DATA LISTING:
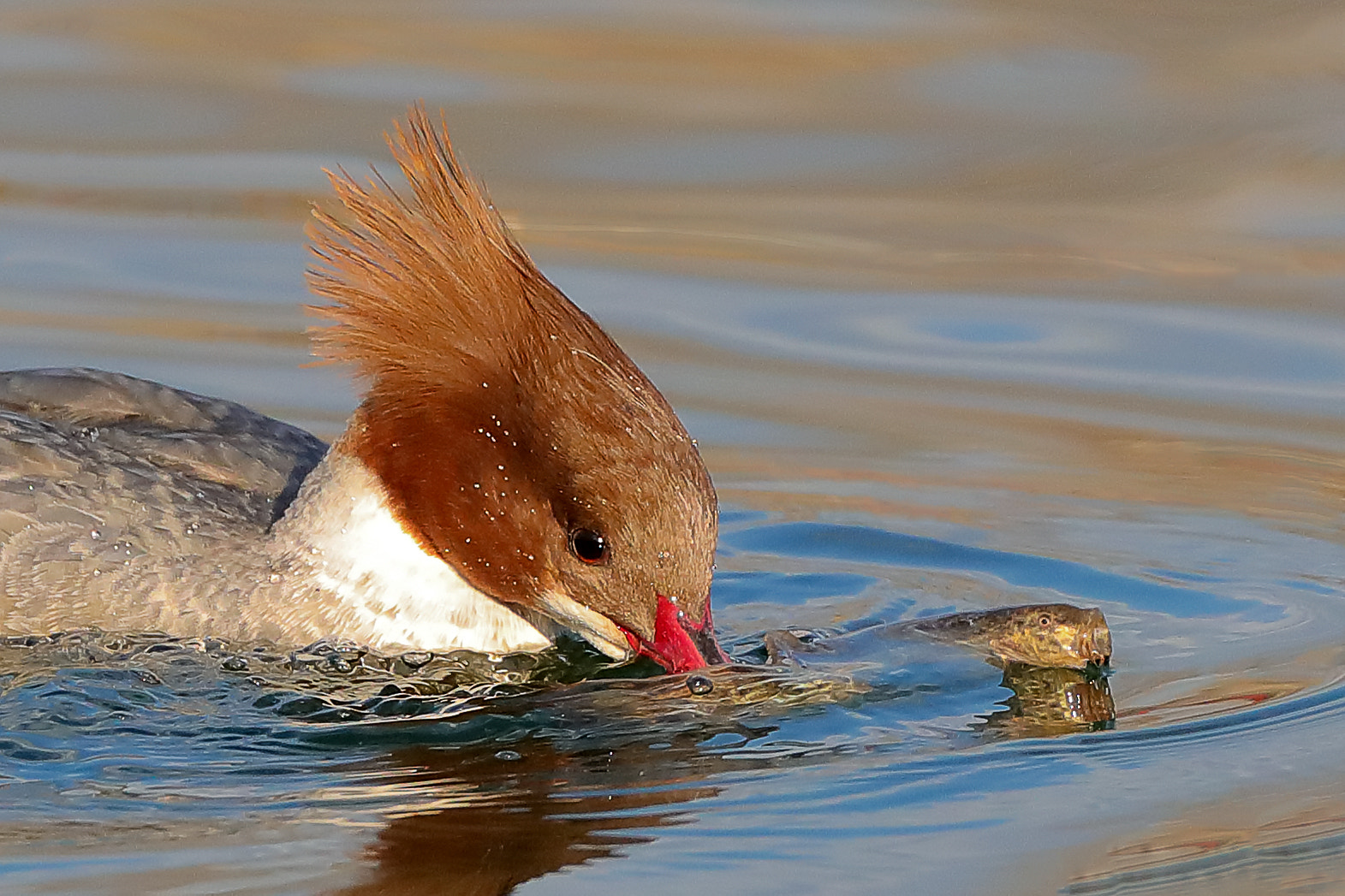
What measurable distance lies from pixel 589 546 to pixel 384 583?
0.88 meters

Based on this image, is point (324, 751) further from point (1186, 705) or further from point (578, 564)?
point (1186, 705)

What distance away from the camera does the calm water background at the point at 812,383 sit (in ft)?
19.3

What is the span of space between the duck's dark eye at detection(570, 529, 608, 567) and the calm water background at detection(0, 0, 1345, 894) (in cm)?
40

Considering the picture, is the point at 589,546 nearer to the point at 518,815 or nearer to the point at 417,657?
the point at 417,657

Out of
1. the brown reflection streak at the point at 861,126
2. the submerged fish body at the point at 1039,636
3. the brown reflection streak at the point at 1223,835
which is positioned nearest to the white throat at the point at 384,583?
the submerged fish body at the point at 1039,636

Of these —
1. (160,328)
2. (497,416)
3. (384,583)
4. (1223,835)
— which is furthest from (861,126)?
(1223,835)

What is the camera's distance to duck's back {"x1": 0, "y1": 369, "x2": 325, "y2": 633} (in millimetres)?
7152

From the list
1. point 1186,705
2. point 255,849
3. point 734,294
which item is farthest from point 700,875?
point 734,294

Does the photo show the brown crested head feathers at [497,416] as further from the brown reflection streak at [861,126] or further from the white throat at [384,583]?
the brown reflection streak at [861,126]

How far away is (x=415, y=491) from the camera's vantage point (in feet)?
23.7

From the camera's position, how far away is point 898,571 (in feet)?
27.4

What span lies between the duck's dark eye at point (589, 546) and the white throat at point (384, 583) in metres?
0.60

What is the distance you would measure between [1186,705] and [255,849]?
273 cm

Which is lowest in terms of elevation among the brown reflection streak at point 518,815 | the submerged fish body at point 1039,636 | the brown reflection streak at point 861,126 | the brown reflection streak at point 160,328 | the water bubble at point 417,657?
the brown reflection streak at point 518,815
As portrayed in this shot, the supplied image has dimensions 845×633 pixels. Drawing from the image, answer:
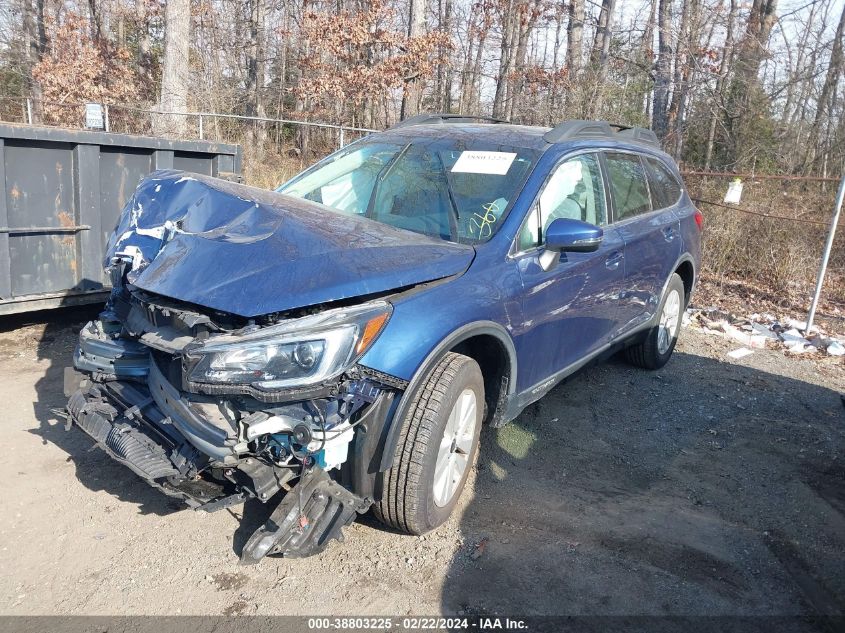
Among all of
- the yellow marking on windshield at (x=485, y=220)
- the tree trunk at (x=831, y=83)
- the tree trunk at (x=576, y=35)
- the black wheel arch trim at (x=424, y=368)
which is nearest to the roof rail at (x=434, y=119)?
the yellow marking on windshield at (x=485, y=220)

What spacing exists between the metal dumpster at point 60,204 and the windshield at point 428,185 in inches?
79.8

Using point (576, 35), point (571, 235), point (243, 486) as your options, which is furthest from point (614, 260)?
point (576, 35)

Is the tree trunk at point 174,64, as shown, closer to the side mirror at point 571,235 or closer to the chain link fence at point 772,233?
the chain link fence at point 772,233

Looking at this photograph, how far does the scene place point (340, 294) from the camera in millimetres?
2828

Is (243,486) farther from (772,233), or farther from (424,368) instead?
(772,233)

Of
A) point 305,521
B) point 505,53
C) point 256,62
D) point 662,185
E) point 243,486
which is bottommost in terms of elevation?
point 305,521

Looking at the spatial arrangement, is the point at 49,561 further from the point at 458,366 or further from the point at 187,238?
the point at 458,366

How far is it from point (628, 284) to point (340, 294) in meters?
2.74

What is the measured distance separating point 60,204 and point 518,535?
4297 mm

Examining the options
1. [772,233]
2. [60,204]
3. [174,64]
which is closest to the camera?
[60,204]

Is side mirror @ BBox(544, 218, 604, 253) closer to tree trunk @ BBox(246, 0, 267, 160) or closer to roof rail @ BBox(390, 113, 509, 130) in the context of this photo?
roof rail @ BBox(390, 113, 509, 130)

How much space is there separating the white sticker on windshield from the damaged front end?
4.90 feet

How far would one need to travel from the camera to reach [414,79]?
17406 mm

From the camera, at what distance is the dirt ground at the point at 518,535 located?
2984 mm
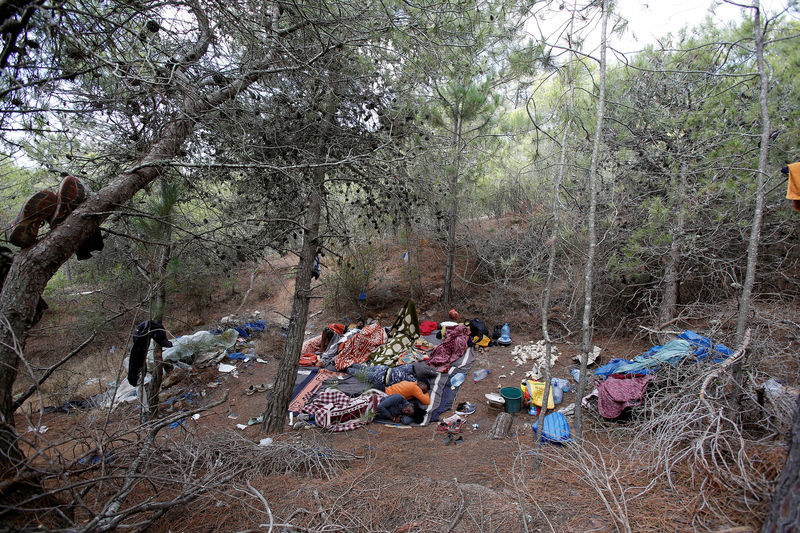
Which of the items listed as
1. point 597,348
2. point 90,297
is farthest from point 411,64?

WHAT IS EXPECTED:
Write out only the lines from the line containing "What spacing exists" through the end of the material above, both end lines included. Pictures are not written out.

COMPLETE ANSWER:
What spacing exists between the metal dumpster at point 60,204 and the windshield at point 428,185 in inches?
79.8

Using point (576, 35), point (571, 235), point (243, 486) as your options, which is furthest from point (614, 260)?
point (576, 35)

Is the tree trunk at point 174,64, as shown, closer to the side mirror at point 571,235 or closer to the chain link fence at point 772,233?
the chain link fence at point 772,233

Looking at this photograph, how far does the scene place point (340, 294) from the camera in millimetres?
2828

Is (243,486) farther from (772,233), or farther from (424,368) instead?
(772,233)

Of
A) point 305,521
B) point 505,53
C) point 256,62
D) point 662,185
E) point 243,486
which is bottommost in terms of elevation?
point 305,521

Looking at the spatial arrangement, is the point at 49,561 further from the point at 458,366 or further from the point at 187,238?
the point at 458,366

How far is it from point (628, 284) to point (340, 294) in meters?
2.74

What is the measured distance separating point 60,204 and point 518,535?
4297 mm

Examining the options
1. [772,233]
2. [60,204]
3. [174,64]
which is closest to the camera?
[60,204]

Is side mirror @ BBox(544, 218, 604, 253) closer to tree trunk @ BBox(246, 0, 267, 160) or closer to roof rail @ BBox(390, 113, 509, 130) in the context of this photo?
roof rail @ BBox(390, 113, 509, 130)

How much space is there separating the white sticker on windshield from the damaged front end?
4.90 feet

How far would one need to travel from the camera to reach [414,79]?
17406 mm

From the camera, at what distance is the dirt ground at the point at 518,535 located?
2984 mm
Which of the items listed as
1. point 597,348
2. point 90,297
is farthest from point 411,64?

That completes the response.